OBJECTIVE: Tally the lines in the material below that contain the string "distance", with case counting. Reply with the number alone.

DATA SECTION:
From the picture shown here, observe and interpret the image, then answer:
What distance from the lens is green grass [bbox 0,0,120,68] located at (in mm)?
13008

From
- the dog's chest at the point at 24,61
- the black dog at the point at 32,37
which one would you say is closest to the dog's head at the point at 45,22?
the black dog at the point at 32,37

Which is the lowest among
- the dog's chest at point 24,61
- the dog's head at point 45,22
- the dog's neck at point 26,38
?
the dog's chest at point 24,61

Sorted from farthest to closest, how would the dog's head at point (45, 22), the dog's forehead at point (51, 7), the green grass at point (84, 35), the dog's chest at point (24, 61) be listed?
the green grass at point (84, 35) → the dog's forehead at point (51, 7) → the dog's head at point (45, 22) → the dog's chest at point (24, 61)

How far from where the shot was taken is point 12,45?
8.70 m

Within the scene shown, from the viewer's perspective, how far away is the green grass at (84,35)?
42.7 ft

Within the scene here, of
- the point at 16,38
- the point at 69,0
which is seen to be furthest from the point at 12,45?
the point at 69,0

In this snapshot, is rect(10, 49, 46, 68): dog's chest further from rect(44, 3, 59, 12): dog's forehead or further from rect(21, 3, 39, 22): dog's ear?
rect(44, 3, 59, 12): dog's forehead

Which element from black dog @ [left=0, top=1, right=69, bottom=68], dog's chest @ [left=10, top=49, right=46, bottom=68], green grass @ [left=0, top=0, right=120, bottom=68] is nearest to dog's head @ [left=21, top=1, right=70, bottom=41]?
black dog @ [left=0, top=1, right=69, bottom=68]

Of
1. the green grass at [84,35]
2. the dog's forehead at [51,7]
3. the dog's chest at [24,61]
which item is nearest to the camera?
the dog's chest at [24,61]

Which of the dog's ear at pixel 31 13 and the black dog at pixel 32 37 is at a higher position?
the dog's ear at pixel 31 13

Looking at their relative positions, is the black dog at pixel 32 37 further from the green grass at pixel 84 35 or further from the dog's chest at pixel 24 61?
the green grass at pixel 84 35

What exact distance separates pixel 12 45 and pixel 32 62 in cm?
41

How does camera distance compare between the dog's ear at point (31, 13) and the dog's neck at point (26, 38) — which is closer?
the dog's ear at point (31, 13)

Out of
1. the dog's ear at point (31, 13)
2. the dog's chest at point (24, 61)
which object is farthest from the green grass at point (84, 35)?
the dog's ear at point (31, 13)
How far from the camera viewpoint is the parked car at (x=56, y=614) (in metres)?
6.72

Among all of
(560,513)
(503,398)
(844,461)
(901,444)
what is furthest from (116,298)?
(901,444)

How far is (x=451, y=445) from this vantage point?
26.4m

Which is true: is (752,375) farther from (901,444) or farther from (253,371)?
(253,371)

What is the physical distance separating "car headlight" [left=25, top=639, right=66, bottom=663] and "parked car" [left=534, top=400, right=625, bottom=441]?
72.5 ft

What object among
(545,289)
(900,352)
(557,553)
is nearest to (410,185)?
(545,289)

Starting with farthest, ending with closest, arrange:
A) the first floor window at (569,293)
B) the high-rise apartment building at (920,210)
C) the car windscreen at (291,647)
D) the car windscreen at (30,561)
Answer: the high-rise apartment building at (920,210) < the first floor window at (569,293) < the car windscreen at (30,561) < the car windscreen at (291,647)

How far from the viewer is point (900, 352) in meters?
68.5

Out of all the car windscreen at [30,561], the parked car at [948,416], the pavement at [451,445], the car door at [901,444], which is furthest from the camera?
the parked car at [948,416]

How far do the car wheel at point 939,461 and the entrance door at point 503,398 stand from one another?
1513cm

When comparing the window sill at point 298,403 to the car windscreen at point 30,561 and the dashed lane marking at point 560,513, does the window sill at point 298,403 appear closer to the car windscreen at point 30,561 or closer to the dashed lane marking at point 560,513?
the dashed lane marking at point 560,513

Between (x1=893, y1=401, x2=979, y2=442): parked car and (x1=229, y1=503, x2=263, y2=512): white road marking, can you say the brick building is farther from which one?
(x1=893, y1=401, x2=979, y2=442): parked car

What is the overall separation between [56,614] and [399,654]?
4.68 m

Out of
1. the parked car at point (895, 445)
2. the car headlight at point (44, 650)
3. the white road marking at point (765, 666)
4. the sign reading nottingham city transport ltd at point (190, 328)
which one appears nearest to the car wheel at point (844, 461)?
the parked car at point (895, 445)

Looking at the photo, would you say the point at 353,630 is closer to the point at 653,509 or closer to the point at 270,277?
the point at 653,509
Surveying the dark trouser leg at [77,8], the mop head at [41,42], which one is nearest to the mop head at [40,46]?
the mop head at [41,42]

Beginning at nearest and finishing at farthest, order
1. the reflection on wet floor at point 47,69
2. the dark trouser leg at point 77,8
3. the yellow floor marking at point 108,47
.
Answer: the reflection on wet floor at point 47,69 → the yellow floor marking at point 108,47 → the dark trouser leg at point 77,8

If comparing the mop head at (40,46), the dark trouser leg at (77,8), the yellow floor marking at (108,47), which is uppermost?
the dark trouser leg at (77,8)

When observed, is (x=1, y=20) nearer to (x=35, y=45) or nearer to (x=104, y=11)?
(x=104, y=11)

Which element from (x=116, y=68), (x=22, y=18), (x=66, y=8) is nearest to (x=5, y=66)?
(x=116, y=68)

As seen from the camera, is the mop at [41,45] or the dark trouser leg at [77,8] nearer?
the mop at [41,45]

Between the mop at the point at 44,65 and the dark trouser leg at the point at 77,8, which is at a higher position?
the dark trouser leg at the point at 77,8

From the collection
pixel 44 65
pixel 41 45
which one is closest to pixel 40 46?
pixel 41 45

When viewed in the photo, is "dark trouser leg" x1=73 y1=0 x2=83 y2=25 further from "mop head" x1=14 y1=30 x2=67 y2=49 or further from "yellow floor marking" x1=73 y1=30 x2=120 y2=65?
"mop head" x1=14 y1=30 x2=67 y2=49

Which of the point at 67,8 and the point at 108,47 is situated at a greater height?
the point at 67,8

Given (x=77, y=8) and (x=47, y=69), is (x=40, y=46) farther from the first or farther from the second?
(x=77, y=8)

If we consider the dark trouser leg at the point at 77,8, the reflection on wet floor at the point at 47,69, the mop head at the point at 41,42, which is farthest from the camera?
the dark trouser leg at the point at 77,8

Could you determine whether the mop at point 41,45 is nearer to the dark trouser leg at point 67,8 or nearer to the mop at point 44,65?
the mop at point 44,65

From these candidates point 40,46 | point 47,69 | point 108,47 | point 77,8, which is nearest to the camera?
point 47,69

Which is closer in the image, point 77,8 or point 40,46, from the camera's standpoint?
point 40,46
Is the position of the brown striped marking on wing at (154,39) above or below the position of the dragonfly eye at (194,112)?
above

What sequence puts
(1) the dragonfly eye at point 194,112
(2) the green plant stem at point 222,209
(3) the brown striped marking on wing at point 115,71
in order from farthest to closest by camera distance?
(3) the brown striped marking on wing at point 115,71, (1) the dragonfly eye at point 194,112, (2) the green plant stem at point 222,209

RESPONSE BELOW: 5